Officially, his department says no decision has been taken on the treatment of farm or other business assets. “Any proposals arising from the Capital Asset Test Implementation Group’s recommendations will require further Government agreement and will also necessitate legislative amendment. Any comment at this stage on possible recommendations is speculation.”

Despite these soothing words, farming organisations are right to be worried about possible changes in the workings of the student grant system – including new forms of means-testing and consideration of assets such as second homes.

Within weeks of taking office last year, Quinn accused some farmers of manipulating their income to ensure their children secured the grant – an option not available to PAYE workers.

This week, he was much less strident on the issue.

An official explains the starting point in this debate for Quinn. “This is not about being pro- or anti-farmer. This is about equality and fairness at the time when the public purse is under the most severe pressure.”

Reform of the student grant scheme has been on the education agenda for more than two decades, but successive ministers have ducked the issue. This is hardly surprising given the immense power of the farmers’ lobby.

Change has been demanded since the 1997 de Buitléir report concluded the current means test “is defective in that it fails to take full account of ability to pay – particularly since it ignores the accumulated wealth of individuals. Some people with clearly expensive lifestyles obtain grants while others, who are very hard-pressed, lose out.”

De Buitléir reported how one farmer had 122 acres and net assets of £215,000, but his annual income for grant purposes was only £15,000.

By contrast, the PAYE sector was treated harshly, as a disproportionate number of grants flowed to the self-employed and farmers, it concluded.

The new report will represent the definitive word on the workings of the grant scheme.

But this week, most of the public debate focused on statistics gleaned from the most recent figures – for 2010 – from the Higher Education Authority

These figures were effectively used by both sides to support their case. The farming organisations pointed out that those from a farming background make up only about 10 per cent of the total number of grantholders.

Labour Party supporters focused on how farmers and the self-employed are still more than twice as likely to get college grants for their children as PAYE workers; more than 40 per cent of all farmers and close to 50 per cent of self-employed people secure a college grant for their sons or daughters.

By contrast, only 17 per cent of those from families headed by “lower professional” – on PAYE – expect to be grant-aided in college.

All parties to the dispute are awaiting the report from the working group on capital assets, due next month.

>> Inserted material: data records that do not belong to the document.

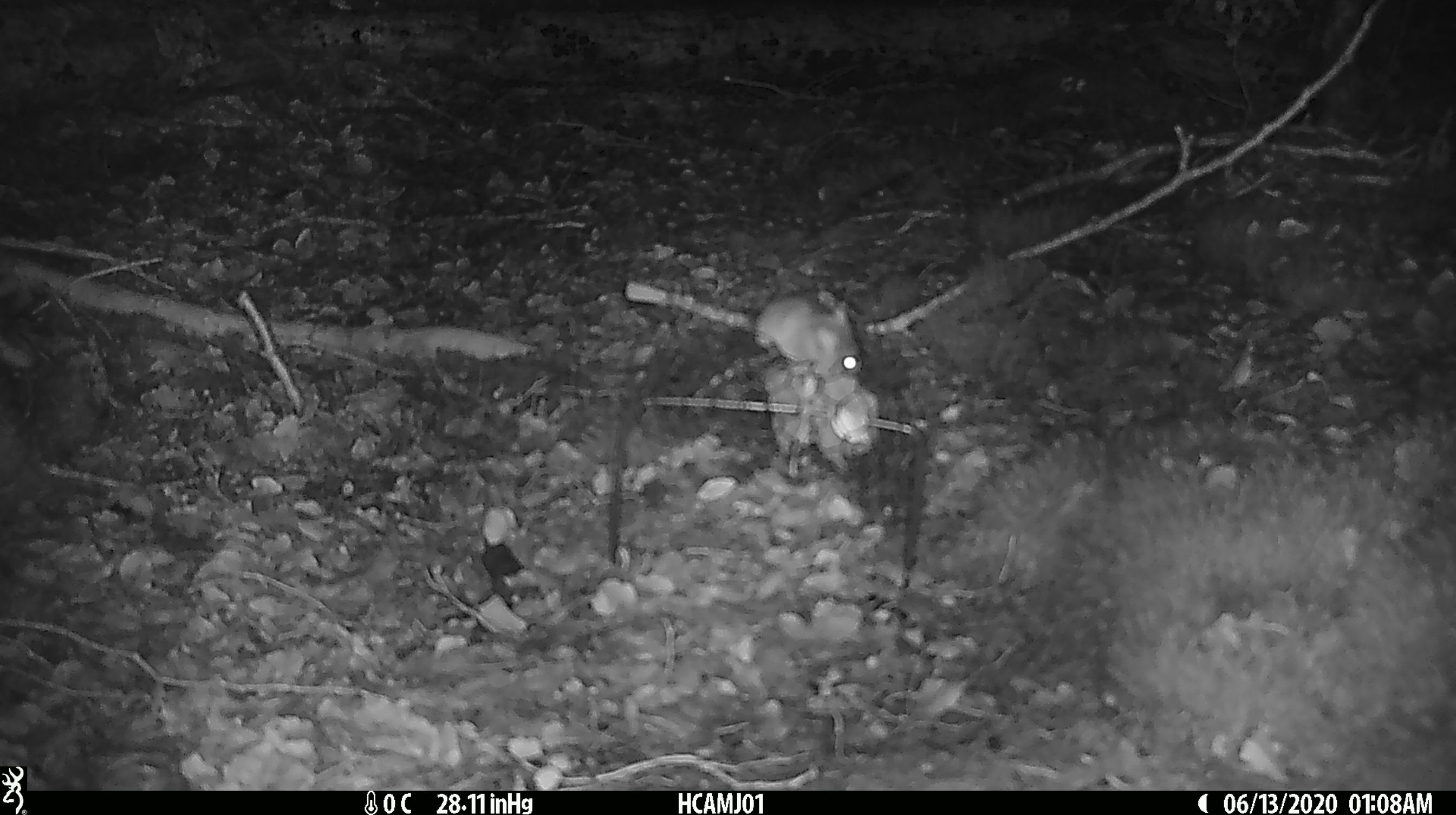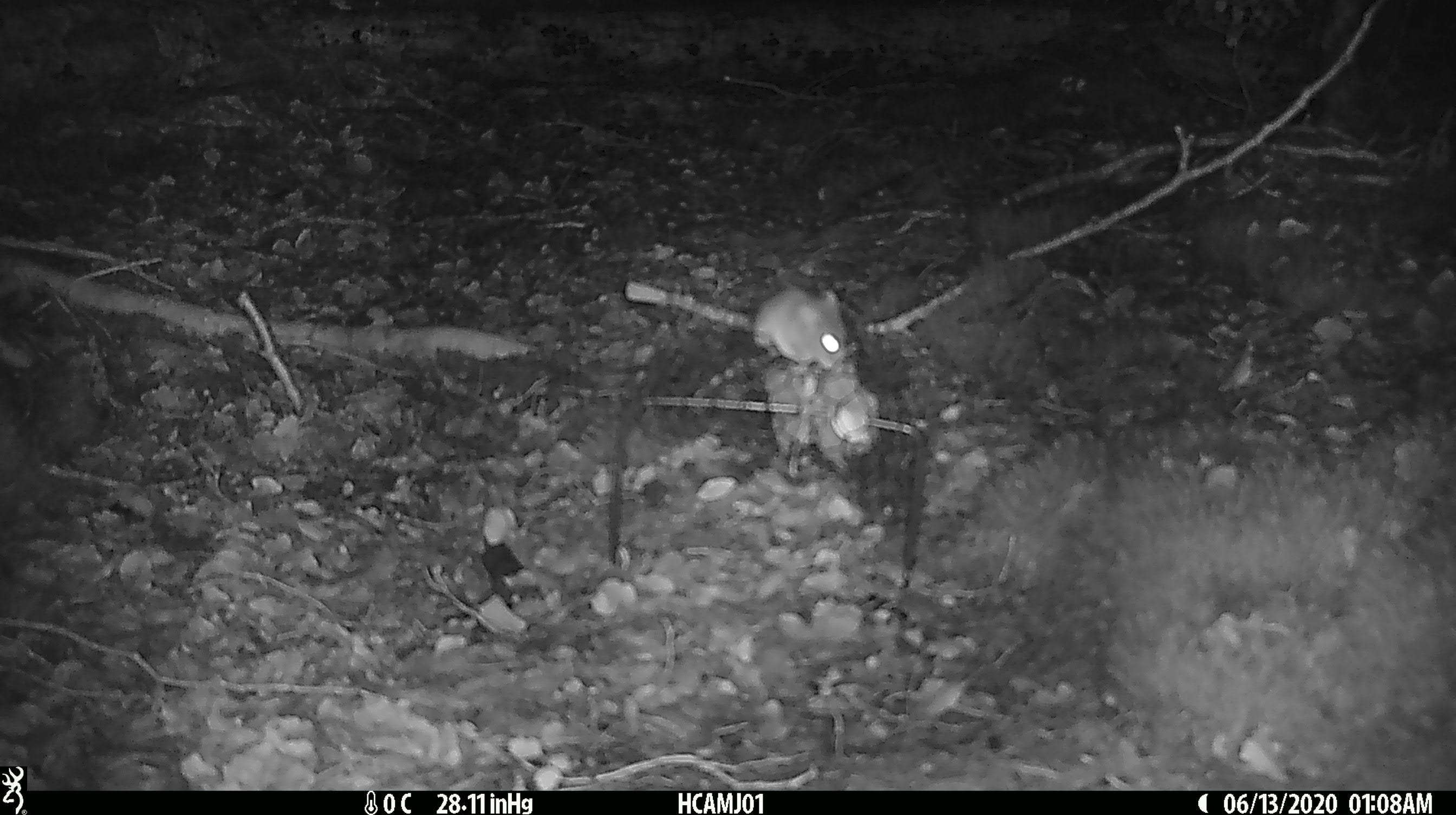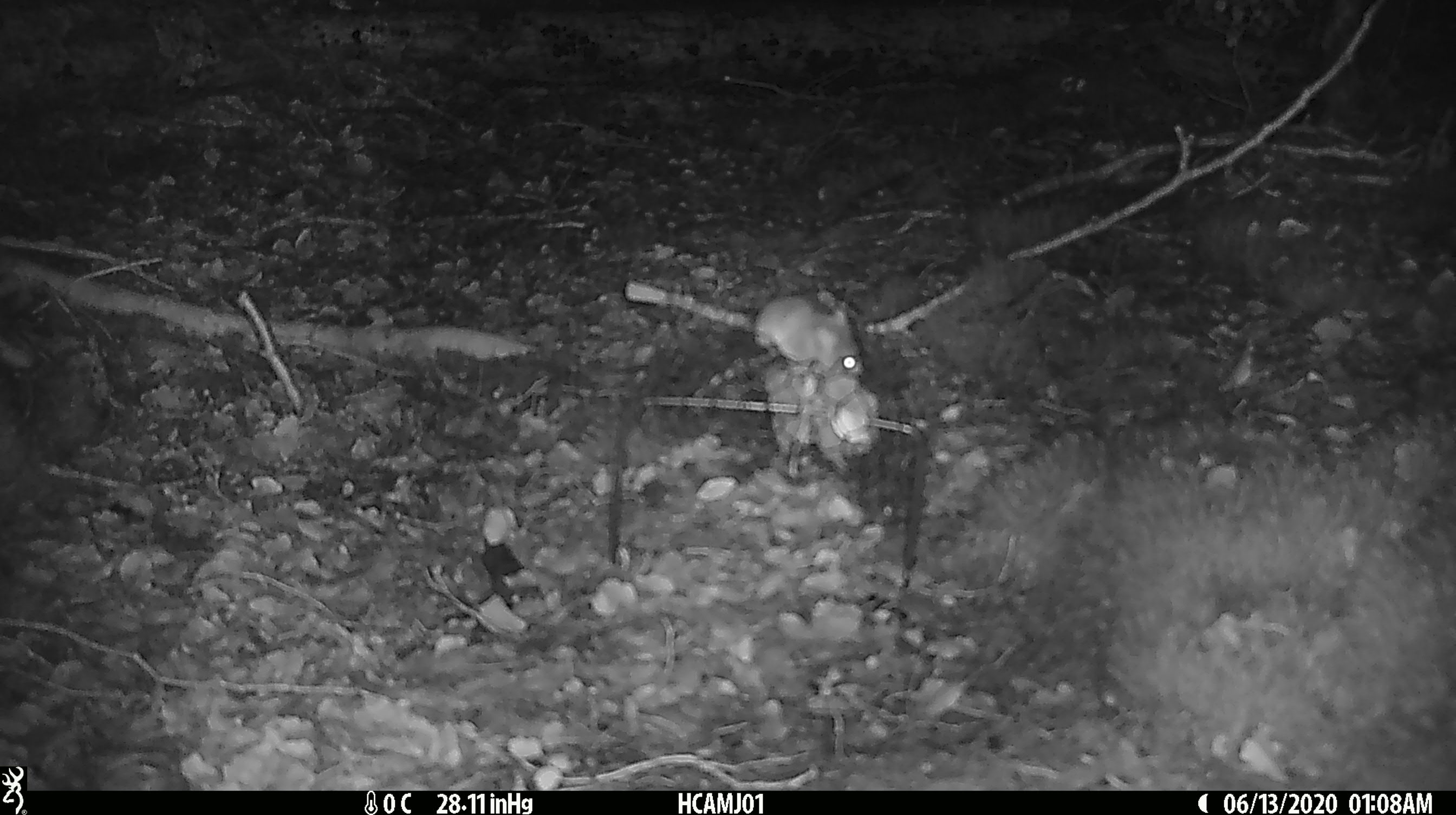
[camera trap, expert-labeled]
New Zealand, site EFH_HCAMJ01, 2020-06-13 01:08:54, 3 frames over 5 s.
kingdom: Animalia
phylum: Chordata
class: Mammalia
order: Rodentia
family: Muridae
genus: Mus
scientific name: Mus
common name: mouse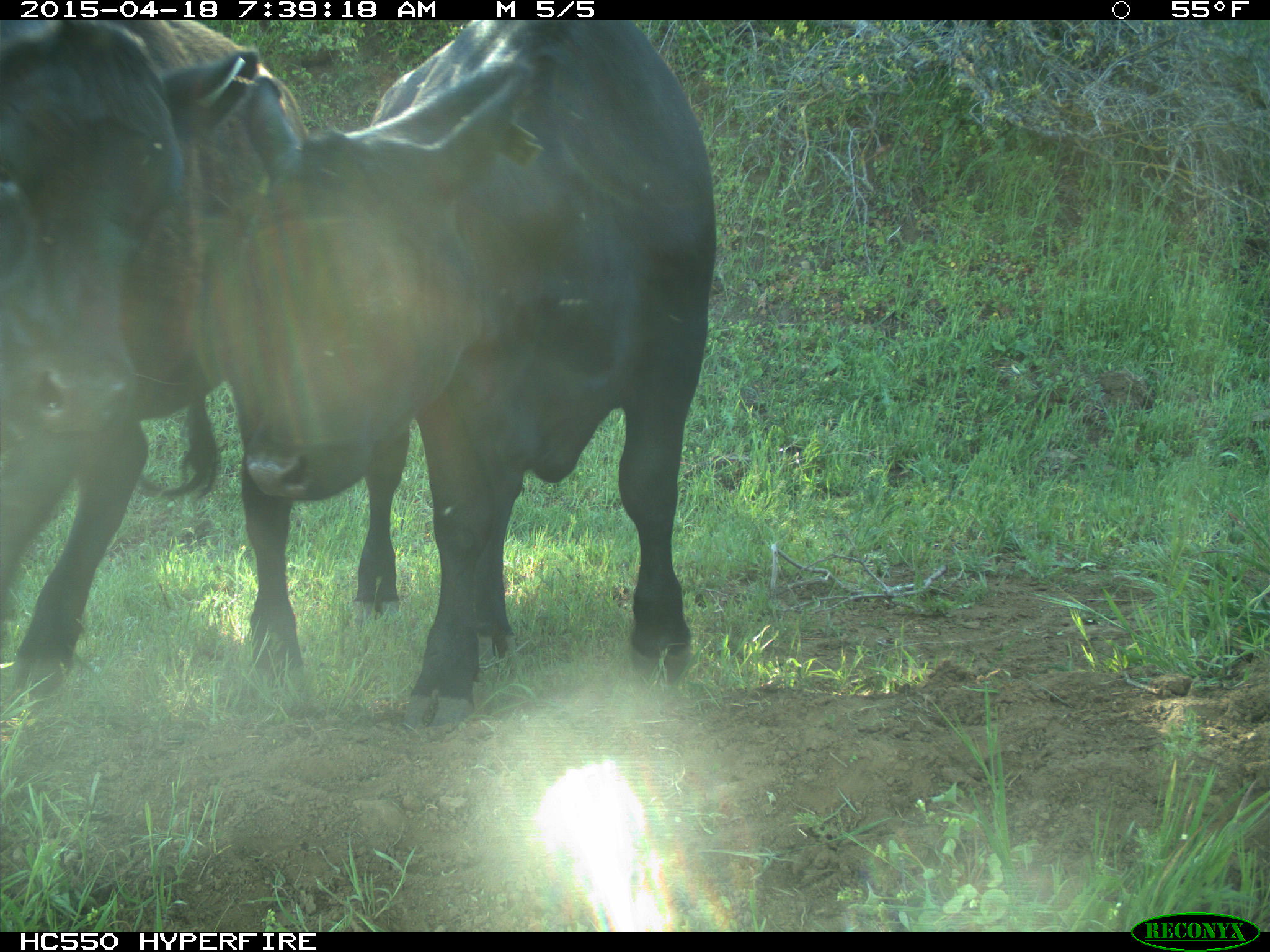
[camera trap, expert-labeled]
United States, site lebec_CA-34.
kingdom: Animalia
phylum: Chordata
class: Mammalia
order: Artiodactyla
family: Bovidae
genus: Bos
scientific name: Bos taurus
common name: domestic cow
Bos taurus (domestic cow).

The group – headed by a Department of Education assistant secretary – is made up of senior officials from the Department of Social Protection, the Valuation Office, the Revenue Commissioners and others. The Department of Agriculture is also represented after discussion between Minister for Agriculture Simon Coveney and Quinn earlier this year.

This week, Coveney signalled his opposition to any new forms of means-testing. While many farmers were asset-rich, their cashflow and income level was well below the national average, he maintained.

On the Labour side, party chairman Colm Keaveney and others are pushing for real change and an end to what one Labour TD calls the “scandalous abuse” of the student grant scheme.

There is a sense that something has to give on the issue in Cabinet over the winter months.